READING TEXT:
● ● ●

Accepting Martin's proposal, Jason asked Stein to become the permanent second member of the Firestorm Matrix. Sensing his "errors" (including Mick's death) were the result of his youth and lack of experience, he sought the experience and maturity of Stein. Stein refused at first, but later accepted Jason's request, thus ensuring both a new Firestorm body and the reconstruction of human bodies for both Rusch and Stein.

It was revealed in Infinite Crisis that if the Multiverse had survived up to the present, Jason would have been a native of Earth-Eight.

Jason Rusch / Firehawk 
As the storyline jumped ahead one year (and the series itself was now re-titled as Firestorm the Nuclear Man from issue #23 on), Professor Stein has mysteriously vanished, and Jason Rusch has been merging with Firehawk to become Firestorm, allowing him to use her powers as well. The two decided to look for Stein together. Stein had been kidnapped and tortured by the Pupil, a former teaching assistant of Stein's. Flanked by the D.O.L.L.I.s, a group of cyborg soldiers of limited cognitive ability, the Pupil (formerly known as Adrian Burroughs) questioned the nearly dead Stein about the secrets of the universe. Jason and Lorraine, along with the mysterious teleporter Gehenna, freed the captured Stein and restored him to full health. Jason is a college freshman at New York City's Columbus University and seems to have ties with Dani Sharpe, a member of the senior staff at LexCorp.

The Firestorm team of Jason and Firehawk made several appearances across the DC Comics Universe before the search for Martin Stein ended. This included dealing with the latest OMAC and teaming up with Superman in the "Back in Action" story arc in Action Comics. Firehawk later introduced Jason to Pozhar, a Russian superhero who was once a part of the Firestorm Matrix; together, the trio takes on a newly reborn Tokamak. This series ended with Firestorm the Nuclear Man #35 (April 2007).

Jason Rusch / Ronnie Raymond 
In the 2009–2010 Blackest Night miniseries, Ronnie Raymond is called by a black power ring to join the Black Lantern Corps. Like other Black Lanterns, the undead Firestorm mimics the personality of Ronnie Raymond, often wisecracking and exhibiting other stereotypical teenage behavior.

In the 2010–2011 Brightest Day miniseries, Ronnie Raymond arrives at Jason Rusch's apartment with Professor Stein and Ray Palmer to attend Gehenna's funeral. When Ronnie is actually unable to remember Gehenna's name, Jason angrily lashes out and punches him in the face. This causes the two young men to merge into Firestorm, and they begin arguing inside the Matrix. Palmer manages to separate Jason and Ronnie, but not before the Firestorm matrix causes a huge explosion. It is revealed that Deathstorm intends to create enough emotional instability between Ronnie and Jason that the Matrix will trigger another Big Bang, thereby destroying all life in the universe. Ronnie and Jason must find a way to contain their Firestorm matrix from the explosion in less than 90 days.

● ● ●

DATA SECTION:

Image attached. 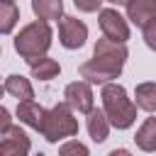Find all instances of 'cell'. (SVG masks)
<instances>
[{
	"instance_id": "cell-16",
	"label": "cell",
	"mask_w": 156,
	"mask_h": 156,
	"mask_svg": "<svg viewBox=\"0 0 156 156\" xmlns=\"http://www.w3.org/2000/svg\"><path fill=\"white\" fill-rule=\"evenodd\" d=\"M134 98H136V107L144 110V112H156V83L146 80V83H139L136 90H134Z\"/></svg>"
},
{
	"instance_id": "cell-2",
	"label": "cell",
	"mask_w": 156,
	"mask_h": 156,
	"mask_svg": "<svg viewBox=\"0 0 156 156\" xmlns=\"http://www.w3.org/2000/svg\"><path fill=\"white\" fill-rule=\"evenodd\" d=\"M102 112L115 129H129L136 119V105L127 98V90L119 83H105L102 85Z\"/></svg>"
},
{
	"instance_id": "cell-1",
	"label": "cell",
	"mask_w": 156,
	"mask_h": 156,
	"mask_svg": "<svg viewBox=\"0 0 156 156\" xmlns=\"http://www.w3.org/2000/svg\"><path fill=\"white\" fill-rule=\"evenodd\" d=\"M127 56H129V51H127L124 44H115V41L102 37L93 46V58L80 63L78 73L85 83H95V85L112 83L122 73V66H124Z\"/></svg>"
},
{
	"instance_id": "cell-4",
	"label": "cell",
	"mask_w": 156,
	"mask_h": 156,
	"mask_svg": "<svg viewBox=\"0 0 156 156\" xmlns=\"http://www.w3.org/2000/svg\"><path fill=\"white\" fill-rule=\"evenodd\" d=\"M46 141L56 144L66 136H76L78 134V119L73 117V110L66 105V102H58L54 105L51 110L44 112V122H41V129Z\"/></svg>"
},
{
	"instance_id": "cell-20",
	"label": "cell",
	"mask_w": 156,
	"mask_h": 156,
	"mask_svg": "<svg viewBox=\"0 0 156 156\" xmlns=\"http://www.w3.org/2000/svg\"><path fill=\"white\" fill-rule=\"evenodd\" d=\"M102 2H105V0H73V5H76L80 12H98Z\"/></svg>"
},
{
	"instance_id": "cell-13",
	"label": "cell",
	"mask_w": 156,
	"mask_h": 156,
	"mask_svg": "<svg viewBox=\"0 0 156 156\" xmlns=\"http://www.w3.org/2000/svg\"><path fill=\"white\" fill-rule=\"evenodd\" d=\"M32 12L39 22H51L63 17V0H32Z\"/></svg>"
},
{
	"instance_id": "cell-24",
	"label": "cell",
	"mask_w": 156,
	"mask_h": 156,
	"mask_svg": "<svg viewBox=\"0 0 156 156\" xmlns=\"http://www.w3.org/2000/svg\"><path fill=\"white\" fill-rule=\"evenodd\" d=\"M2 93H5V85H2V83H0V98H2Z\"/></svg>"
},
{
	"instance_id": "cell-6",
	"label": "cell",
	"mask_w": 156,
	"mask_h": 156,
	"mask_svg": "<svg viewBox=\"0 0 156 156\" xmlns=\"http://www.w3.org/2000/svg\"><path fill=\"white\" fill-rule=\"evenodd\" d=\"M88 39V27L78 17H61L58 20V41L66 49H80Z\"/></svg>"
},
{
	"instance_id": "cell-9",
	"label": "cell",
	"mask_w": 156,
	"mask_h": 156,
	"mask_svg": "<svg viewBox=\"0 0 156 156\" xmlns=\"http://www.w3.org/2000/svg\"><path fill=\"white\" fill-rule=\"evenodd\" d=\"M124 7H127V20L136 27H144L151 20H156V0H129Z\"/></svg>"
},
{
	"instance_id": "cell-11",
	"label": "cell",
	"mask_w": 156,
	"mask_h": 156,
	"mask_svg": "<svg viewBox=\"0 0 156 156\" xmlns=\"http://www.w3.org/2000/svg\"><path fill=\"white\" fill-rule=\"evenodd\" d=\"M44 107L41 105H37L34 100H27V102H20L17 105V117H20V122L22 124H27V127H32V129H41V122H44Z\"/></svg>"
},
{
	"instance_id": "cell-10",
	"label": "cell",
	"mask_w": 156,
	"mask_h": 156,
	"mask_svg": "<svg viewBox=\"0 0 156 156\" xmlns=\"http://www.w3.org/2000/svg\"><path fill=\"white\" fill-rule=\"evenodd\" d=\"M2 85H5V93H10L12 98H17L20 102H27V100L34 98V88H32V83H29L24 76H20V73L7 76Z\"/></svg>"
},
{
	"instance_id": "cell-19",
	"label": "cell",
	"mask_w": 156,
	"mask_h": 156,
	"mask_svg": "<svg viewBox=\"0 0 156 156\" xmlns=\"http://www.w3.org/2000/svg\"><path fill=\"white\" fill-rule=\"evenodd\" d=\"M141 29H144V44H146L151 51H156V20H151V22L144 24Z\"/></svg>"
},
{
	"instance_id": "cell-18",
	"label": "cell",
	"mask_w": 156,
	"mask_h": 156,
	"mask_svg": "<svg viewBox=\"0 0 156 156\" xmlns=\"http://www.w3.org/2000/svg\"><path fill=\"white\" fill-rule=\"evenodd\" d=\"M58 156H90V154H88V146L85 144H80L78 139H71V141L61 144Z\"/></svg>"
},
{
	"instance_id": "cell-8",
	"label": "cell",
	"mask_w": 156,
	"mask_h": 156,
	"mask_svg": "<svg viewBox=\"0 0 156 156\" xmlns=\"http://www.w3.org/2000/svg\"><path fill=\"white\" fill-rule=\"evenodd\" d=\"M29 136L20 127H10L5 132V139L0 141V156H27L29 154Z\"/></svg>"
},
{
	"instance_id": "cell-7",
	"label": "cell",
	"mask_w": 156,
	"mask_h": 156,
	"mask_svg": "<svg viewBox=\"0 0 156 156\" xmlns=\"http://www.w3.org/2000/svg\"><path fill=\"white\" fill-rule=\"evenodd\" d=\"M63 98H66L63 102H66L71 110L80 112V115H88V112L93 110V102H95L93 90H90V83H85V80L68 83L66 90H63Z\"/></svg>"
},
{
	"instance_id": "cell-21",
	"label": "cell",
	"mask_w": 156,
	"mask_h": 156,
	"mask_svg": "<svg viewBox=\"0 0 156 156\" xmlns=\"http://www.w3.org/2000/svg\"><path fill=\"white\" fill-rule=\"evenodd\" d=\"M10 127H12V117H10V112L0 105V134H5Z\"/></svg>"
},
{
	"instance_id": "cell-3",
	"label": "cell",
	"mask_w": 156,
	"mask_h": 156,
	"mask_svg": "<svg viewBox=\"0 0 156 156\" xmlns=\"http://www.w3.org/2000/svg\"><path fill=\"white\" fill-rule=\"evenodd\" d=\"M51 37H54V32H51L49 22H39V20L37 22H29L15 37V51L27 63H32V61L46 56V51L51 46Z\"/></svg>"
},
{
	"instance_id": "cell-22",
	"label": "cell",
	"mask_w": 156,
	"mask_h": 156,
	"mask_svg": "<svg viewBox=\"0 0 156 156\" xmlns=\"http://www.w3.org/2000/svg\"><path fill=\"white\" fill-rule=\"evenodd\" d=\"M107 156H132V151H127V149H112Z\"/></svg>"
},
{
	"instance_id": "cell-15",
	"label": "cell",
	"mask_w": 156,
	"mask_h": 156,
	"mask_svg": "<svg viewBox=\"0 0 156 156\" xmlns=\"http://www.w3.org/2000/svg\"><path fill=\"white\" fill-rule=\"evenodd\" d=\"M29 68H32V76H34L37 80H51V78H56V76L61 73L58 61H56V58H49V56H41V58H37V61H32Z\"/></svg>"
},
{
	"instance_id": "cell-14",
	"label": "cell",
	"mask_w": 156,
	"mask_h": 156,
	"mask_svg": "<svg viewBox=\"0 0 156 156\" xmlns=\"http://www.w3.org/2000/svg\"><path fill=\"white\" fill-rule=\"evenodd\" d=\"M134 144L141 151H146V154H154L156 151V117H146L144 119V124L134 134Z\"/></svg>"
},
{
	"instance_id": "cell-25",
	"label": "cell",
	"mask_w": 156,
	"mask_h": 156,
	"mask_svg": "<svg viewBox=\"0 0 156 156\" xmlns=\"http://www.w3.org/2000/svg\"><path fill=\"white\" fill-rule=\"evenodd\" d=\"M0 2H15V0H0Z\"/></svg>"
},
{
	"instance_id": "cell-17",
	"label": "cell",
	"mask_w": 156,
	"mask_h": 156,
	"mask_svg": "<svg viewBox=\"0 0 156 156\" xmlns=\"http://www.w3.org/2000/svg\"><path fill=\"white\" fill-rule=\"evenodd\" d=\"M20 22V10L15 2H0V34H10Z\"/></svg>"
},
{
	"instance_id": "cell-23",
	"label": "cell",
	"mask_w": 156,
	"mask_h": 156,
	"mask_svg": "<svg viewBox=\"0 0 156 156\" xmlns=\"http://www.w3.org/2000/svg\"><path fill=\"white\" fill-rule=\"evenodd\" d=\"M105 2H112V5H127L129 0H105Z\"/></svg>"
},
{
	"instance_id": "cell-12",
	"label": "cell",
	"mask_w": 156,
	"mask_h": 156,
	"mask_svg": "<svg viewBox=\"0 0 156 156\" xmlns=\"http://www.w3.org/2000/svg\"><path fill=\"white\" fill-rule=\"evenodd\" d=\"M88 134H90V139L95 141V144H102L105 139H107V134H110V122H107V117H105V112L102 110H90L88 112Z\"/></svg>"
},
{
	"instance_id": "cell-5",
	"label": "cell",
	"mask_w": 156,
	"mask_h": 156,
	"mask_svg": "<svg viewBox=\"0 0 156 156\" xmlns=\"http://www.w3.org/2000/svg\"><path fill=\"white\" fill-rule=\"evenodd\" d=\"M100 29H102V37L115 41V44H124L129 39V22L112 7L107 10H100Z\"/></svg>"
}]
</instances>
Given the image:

● ● ●

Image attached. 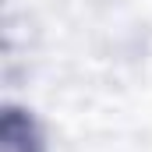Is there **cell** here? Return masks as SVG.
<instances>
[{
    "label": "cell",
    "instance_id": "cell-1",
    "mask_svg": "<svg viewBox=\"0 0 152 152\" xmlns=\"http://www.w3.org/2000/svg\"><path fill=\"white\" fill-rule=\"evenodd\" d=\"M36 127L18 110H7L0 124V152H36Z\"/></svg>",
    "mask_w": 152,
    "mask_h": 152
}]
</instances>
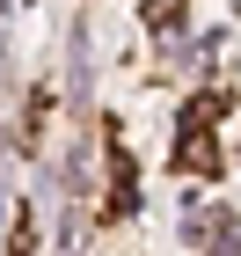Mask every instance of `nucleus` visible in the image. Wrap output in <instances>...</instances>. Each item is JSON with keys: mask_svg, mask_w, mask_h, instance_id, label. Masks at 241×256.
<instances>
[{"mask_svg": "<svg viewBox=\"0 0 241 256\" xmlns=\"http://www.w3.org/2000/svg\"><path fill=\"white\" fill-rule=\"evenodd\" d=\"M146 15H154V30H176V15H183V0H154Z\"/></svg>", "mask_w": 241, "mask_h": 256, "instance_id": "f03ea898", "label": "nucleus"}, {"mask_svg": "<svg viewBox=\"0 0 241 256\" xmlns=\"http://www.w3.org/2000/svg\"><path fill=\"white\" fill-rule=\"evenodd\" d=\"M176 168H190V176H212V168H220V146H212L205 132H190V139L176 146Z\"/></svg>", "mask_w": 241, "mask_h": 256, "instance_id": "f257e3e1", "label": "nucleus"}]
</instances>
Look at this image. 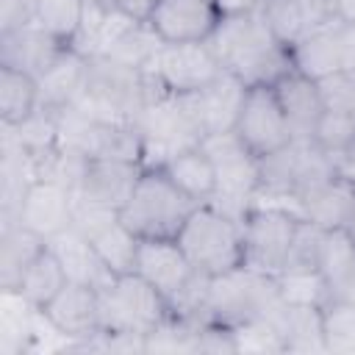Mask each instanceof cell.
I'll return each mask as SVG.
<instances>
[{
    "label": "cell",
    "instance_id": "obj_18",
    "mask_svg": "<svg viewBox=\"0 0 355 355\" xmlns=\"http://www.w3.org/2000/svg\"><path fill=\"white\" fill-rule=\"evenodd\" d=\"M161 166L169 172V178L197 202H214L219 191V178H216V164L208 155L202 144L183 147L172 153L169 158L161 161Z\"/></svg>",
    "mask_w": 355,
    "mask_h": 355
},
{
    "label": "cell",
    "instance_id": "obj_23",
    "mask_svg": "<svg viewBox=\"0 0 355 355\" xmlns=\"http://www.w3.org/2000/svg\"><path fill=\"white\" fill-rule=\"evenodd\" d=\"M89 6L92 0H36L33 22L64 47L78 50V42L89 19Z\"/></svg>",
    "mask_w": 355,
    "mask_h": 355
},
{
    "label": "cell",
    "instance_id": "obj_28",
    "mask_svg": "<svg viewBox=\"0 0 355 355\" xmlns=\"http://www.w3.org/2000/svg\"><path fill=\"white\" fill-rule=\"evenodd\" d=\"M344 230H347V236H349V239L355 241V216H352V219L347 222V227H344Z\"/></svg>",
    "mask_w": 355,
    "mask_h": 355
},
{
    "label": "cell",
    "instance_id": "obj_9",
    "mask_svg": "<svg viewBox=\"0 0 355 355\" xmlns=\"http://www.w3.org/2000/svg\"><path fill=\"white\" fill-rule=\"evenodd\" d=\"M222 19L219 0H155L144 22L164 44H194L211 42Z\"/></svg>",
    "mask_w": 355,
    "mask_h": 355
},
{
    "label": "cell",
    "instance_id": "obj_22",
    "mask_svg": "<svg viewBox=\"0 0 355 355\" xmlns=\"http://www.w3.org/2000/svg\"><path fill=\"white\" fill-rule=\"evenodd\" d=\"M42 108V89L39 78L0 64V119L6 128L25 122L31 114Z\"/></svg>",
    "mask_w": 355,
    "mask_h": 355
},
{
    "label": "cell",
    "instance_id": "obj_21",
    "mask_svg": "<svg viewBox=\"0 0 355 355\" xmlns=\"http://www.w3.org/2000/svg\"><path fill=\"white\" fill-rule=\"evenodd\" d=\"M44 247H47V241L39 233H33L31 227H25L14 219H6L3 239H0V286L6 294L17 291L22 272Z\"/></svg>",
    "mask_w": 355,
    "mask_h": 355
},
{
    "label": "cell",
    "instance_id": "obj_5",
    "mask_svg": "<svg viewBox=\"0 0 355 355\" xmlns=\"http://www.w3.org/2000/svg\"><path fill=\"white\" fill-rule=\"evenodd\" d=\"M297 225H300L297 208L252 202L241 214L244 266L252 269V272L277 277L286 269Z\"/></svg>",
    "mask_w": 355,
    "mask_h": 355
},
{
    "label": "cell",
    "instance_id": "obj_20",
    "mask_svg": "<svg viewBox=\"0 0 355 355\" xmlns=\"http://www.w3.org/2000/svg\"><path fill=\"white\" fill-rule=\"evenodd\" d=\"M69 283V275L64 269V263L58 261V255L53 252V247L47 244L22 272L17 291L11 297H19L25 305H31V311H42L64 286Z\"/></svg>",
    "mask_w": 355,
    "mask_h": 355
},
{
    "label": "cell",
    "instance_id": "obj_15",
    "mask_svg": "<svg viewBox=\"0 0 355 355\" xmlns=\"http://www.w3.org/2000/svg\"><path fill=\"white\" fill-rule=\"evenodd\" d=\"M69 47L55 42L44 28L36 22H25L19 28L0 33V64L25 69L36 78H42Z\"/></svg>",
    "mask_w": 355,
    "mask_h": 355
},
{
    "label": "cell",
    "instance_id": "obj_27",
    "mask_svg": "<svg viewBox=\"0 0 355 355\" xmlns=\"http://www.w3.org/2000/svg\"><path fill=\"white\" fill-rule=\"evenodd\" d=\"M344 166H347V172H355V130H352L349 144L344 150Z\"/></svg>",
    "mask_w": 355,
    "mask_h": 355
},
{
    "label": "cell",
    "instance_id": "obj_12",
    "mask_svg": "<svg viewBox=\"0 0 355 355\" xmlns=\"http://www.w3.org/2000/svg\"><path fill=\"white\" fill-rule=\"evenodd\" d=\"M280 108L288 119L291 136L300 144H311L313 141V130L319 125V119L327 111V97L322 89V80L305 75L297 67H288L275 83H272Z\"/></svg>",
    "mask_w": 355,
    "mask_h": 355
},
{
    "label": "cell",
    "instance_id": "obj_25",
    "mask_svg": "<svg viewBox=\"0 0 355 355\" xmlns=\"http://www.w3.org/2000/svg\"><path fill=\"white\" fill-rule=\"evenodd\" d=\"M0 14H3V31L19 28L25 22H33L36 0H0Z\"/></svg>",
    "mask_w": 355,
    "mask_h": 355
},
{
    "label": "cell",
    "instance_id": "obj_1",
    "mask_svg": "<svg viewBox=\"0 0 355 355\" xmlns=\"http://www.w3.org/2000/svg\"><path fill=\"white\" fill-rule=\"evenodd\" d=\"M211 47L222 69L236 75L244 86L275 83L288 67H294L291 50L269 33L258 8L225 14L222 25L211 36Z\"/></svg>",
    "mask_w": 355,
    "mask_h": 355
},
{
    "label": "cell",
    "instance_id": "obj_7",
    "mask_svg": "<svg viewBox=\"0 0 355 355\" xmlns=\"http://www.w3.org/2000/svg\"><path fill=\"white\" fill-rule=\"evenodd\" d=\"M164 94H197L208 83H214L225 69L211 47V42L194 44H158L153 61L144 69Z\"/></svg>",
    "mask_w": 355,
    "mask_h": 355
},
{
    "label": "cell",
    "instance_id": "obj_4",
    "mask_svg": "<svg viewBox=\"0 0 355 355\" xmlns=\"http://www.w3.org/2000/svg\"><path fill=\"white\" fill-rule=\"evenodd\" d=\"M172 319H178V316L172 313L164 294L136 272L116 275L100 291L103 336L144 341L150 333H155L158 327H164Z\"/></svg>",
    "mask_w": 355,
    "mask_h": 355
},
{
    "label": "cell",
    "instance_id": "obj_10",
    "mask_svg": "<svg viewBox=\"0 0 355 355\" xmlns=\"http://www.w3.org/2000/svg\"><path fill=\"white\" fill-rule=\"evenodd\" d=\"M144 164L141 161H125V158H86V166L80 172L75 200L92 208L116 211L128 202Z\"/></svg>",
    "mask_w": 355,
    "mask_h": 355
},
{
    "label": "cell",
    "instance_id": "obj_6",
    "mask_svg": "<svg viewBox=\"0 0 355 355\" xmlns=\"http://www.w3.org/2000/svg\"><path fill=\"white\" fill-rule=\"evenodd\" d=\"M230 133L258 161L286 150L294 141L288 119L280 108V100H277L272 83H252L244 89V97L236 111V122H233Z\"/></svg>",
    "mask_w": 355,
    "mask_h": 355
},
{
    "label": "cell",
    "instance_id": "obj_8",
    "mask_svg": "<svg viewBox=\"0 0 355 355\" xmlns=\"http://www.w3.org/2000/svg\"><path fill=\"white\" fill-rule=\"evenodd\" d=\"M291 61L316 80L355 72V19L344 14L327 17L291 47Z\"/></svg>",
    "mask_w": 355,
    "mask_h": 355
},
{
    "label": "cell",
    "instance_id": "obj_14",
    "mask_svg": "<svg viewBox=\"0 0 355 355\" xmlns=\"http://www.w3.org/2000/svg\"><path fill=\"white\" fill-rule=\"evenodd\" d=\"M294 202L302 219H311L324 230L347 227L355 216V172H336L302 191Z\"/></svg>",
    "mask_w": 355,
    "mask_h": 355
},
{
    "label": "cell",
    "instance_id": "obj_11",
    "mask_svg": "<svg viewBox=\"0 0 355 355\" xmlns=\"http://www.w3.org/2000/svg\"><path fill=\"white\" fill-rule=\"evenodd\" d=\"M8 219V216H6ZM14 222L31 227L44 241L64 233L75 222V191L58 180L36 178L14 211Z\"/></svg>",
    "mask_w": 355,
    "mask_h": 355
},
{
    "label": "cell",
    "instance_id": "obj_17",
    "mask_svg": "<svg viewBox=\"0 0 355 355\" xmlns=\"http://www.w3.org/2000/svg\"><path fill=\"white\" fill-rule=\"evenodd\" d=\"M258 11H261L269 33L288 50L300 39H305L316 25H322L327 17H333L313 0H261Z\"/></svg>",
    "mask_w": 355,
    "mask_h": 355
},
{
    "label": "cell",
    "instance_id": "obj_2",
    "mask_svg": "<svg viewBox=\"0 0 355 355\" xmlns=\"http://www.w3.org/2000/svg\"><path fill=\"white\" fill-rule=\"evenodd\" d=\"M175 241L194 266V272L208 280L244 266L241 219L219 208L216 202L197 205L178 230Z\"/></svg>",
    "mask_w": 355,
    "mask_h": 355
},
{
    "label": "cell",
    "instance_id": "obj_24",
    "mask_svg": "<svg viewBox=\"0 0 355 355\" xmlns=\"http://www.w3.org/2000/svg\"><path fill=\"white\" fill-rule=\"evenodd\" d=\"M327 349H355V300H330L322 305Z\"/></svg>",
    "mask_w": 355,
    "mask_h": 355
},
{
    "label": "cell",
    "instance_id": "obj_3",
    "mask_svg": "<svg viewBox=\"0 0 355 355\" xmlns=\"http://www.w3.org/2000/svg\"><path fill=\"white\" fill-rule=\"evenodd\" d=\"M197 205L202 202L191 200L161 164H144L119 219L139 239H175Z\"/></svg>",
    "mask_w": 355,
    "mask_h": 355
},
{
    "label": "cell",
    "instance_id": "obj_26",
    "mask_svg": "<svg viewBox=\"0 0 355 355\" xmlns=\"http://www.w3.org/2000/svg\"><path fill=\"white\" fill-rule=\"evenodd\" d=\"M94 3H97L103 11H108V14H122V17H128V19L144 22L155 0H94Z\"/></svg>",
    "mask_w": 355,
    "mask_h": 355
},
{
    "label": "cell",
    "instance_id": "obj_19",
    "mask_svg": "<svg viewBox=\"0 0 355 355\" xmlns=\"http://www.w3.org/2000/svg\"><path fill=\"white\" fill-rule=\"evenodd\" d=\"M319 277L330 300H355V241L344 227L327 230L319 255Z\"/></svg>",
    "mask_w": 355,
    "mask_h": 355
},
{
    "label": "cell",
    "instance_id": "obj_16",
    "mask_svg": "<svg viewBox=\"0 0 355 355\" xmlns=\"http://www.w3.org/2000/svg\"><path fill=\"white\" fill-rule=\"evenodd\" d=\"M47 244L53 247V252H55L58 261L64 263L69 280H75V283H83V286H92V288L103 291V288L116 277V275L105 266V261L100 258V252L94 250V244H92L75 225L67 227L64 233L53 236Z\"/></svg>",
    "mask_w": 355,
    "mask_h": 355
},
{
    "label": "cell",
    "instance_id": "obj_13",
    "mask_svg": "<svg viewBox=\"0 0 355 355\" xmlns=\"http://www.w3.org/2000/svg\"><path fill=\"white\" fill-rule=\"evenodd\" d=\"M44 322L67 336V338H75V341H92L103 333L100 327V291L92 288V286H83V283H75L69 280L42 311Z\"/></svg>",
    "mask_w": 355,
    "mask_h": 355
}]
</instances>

● ● ●

EXERCISE SET:
- 1) Please reproduce a passage from the Firestorm text word for word, beginning at the words "The Firestorm team" and stopping after "#35 (April 2007).".
- 2) According to the Firestorm text, which university is Jason Rusch attending as a freshman?
Answer from the Firestorm text alone, not from the items.

SOLUTIONS BELOW:
- 1)
The Firestorm team of Jason and Firehawk made several appearances across the DC Comics Universe before the search for Martin Stein ended. This included dealing with the latest OMAC and teaming up with Superman in the "Back in Action" story arc in Action Comics. Firehawk later introduced Jason to Pozhar, a Russian superhero who was once a part of the Firestorm Matrix; together, the trio takes on a newly reborn Tokamak. This series ended with Firestorm the Nuclear Man #35 (April 2007).

- 2) Columbus University in New York City